The New York Stock Exchange saw broad-based losses, with the Dow Jones Industrial Average falling 1.35% (695.15 points) to close at 50,866.78. The S&P 500 declined 2.64% (200.57 points) to 7,383.74, while the Nasdaq Composite dropped 4.18% (1,121.53 points) to 25,709.43, marking its steepest single-day fall since April 2025.

Market volatility surged as well, with the VIX—often used as a gauge of investor fear—jumping 39.68% to 21.51.

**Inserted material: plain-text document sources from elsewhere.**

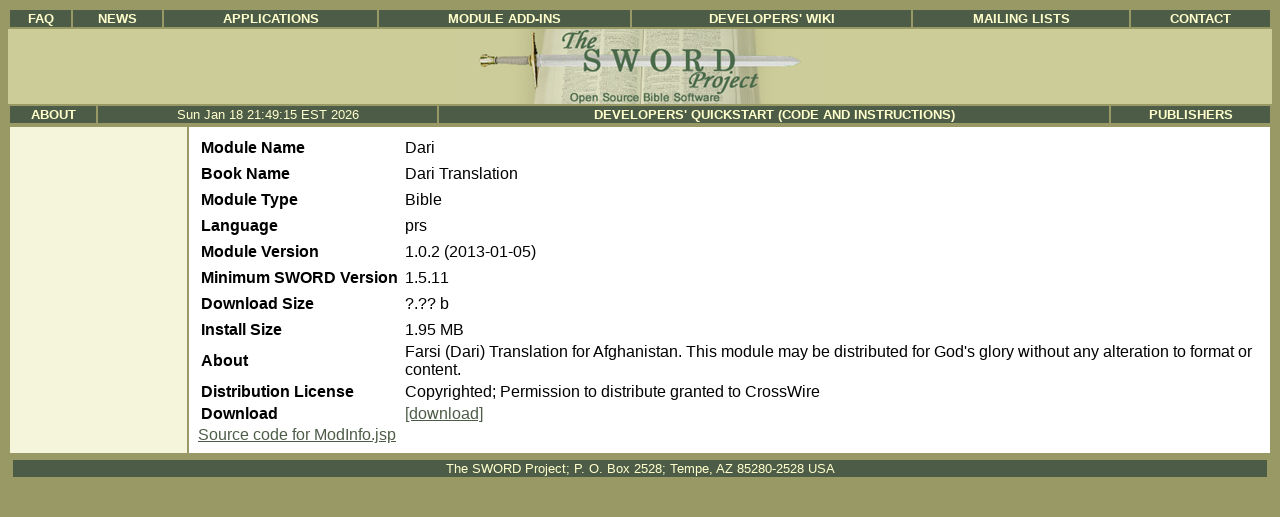

--- FILE ---
content_type: text/html;charset=UTF-8
request_url: https://crosswire.org/sword/modules/ModInfo.jsp?modName=Dari
body_size: 4214
content:

	
	
	
	
	
	
	
	

<HTML>
<head><title>The SWORD Project</title><link rel="stylesheet" href="/sword/include/sword.css" type="text/css">

<link rel="alternate" type="application/rss+xml" title="Latest Sword Modules" href="http://www.crosswire.org/sword/modules/pubmods.rss"/>
</head> 
<body>











<!-- This is the Top Navigation table -->
<table style="width:100%;" >
 <tr style="text-align:center;">
   <td class="navbutton" style="text-align:center;" ><a href="http://www.crosswire.org/faq.jsp" title="Frequently Asked Questions">FAQ</a></td>
   <td class="navbutton" style="text-align:center;" ><a href="/sword/index.jsp" title="All the News">News</a></td>
   <td class="navbutton" style="text-align:center;" ><a href="/applications.jsp" title="Applications">Applications</a></td>
   <td class="navbutton" style="text-align:center;" ><a href="/sword/modules/index.jsp" title="Module Add-ins">Module Add-ins</a></td>
   <td class="navbutton" style="text-align:center;" ><a href="https://wiki.crosswire.org/" title="Discussion Forums">Developers' Wiki</a></td>
   <td class="navbutton" style="text-align:center;" ><a href="http://www.crosswire.org/mailman/listinfo" title="Mailing Lists">Mailing Lists</a></td>
   <td class="navbutton" style="text-align:center;" ><a href="/sword/support/index.jsp" title="Contact">Contact</a></td>
  </tr>
</table>

<table style="width:100%; border-spacing:0; border:0; border-collapse: collapse; padding:0;">
<tr style="border:0;"><td class="logo" style="text-align:center; background:#cccc99;border:0; border-collapse: collapse; padding:0;">
<a href="/sword/index.jsp"><IMG SRC="/sword/images/logo.jpg" WIDTH="370" HEIGHT="75" style="padding:0; margin:0; border:0;" ALT="The SWORD Project"></a></td></tr>
</table>

<table style="width:100%;">
 <tr style="text-align:center;">
   <td class="navbutton" style="text-align:center;" ><a href="/sword/about/index.jsp" title="About The SWORD Project">About</a></td>
    <td class="navbutton" style="text-align:center;" >
	Sun Jan 18 21:49:15 EST 2026
<!--#config timefmt="%A, %d-%B-%Y"--><!--#echo var="DATE_LOCAL" -->
</td>
    <td class="navbutton" style="text-align:center;" ><a href="/sword/develop/index.jsp" title="Developer's Corner">Developers' Quickstart (Code and Instructions)</a></td>
    <td class="navbutton" style="text-align:center;" ><a href="/sword/publisher/index.jsp" title="Publisher's Area">Publishers</a></td>
 </tr>
</table>


<!-- Main Content table -->
<table style="width:100%; border:0;">
<tr><td class="sidenav" style="text-align:center;width:175px;vertical-align:top;">

  <!-- Side Navigation dynamically created with SSI -->
  <table style="border:0; border-spacing: 3px; border-collapse: separate; padding:3px; width:100%;">
  <tr><td>
  

  </td>
  </tr>
  </table>

</td>

<td style="vertical-align:top;" class="maincell">
	<table style="width:100%;padding:5px;border:0;"><tr><td>
<!-- End sword_header.jsp -->

<table><tr><td width="200">
<b>Module Name</b></td><td width="400">Dari</td></tr><tr><td>
<tr><td><b>Book Name</b></td><td>Dari Translation</td></tr><tr><td>
<tr><td><b>Module Type</b></td><td>Bible</td></tr><tr><td>
<tr><td><b>Language</b></td><td>prs</td></tr><tr><td>
<tr><td><b>Module Version</b></td><td>1.0.2 (2013-01-05)</td></tr><tr><td>
<tr><td><b>Minimum SWORD Version</b></td><td>1.5.11</td></tr><tr><td>
<tr><td><b>Download Size</b></td><td>?.?? b</td></tr><tr><td>
<tr><td><b>Install Size</b></td><td>1.95 MB</td></tr>

<tr><td><b>About</b></td><td>Farsi (Dari) Translation for Afghanistan. This module may be distributed for God's glory without any alteration to format or content. </td></tr>
<tr><td><b>Distribution License</b></td><td>Copyrighted; Permission to distribute granted to CrossWire</td></tr>
<tr><td><b>Download</b></td><td><A HREF=/sword/servlet/SwordMod.Verify?modName=Dari&pkgType=raw>[download]</A></td></tr>

</table>

<A HREF="ModInfo.jsp.txt">Source code for ModInfo.jsp</A>
<!-- begin sword_footer.jsp -->
</td></tr></table>
</td></tr></table>
<table style="width:100%; padding:3px;"><tr><td class="navbutton" style="text-align:center;">
The SWORD Project; P. O. Box 2528; Tempe, AZ   85280-2528   USA
</td></tr></table>



</body>
</HTML>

The sell-off followed labor market data showing that US nonfarm payrolls rose by 172,000 in May, significantly above expectations. While the unemployment rate held steady at 4.3%, in line with forecasts, prior months’ figures were also revised upward, indicating continued resilience in hiring activity.

Revisions showed March job gains rising from 185,000 to 214,000, while April’s figures were adjusted from 115,000 to 179,000.

Despite signs of stability in the labor market, persistent inflation pressures have strengthened speculation that interest rates could remain elevated or rise further by year-end. Following the report, US Treasury yields climbed, with the 10-year note moving above 4.5% and the 30-year yield surpassing 5%.

Investor sentiment was further pressured by comments from Federal Reserve officials. Cleveland Fed President Beth Hammack said the data suggested the labor market remains largely balanced, reinforcing expectations that policy easing is unlikely in the near term.

Technology stocks led the downturn, with semiconductor and AI-related firms experiencing steep losses. Broadcom dropped 7.9% after a previous 12% decline, while Marvell Technology fell 16.7% and Micron Technology lost 13.3%. Nvidia slid 6.2%, AMD declined 10.9%, and Intel dropped 11.3%.

Geopolitical tensions in the Middle East also weighed on sentiment, with analysts pointing to stalled diplomatic progress as an additional factor reducing investor risk appetite.